■ Excerpt
=== Begin Enclosure ===

National Roadway Safety Strategy Announced

National Roadway Safety Strategy Announced

The National Roadway Safety Strategy (NRSS) is “a roadmap for addressing the national crisis in roadway fatalities and serious injuries.”

We cannot tolerate the continuing crisis of roadway deaths in America. These deaths are preventable, and that’s why we’re launching the National Roadway Safety Strategy today. This strategy is a bold, comprehensive plan, with significant new funding from President Biden’s Bipartisan Infrastructure Law,” said U.S. Transportation Secretary Pete Buttigieg. “We will work with every level of government and industry to deliver results, because every driver, passenger, and pedestrian should be certain that they’re going to arrive at their destination safely, every time.”

=== End Enclosure ===

Pick up the announcement of the National Roadway Safety Strategy after its final sentence and keep writing it.

■ Entries provided
=== Begin Enclosure ===

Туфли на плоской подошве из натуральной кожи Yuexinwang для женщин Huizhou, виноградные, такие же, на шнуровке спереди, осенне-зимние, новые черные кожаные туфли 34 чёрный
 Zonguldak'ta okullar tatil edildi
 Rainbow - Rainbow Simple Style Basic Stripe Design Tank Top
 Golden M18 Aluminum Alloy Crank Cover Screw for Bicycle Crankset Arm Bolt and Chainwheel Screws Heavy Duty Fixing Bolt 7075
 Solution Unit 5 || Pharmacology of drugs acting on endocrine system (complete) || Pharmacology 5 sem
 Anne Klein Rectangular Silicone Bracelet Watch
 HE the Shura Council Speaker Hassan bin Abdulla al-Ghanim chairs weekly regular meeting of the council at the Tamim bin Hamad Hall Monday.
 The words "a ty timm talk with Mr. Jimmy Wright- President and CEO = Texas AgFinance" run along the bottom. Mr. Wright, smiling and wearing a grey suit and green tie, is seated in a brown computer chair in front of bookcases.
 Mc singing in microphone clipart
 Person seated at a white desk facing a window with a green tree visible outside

=== End Enclosure ===

■ Answer to the problem
A few of the key actions in the NRSS include:

  • Working with states and local road owners to build and maintain safer roadways through efforts. Including updates to the Manual on Uniform Traffic Control Devices and developing a Complete Streets Initiative to provide technical assistance to communities of all sizes.
  • Leveraging technology to improve the safety of motor vehicles on our roadways. Including rulemaking on automatic emergency braking and pedestrian automatic emergency braking as well as updates to the New Car Assessment Program.
  • Investing in road safety through funding in the Bipartisan Infrastructure Law, including a new $6 billion Safe Streets and Roads for All program. And $4 billion in additional funding for the Highway Safety Improvement Program.

“Almost 95 percent of the nation’s transportation deaths occur on its streets, roads, and highways,” according to a news release from the U.S. Department of Transportation. (The report did not say where the other 5 percent occur.)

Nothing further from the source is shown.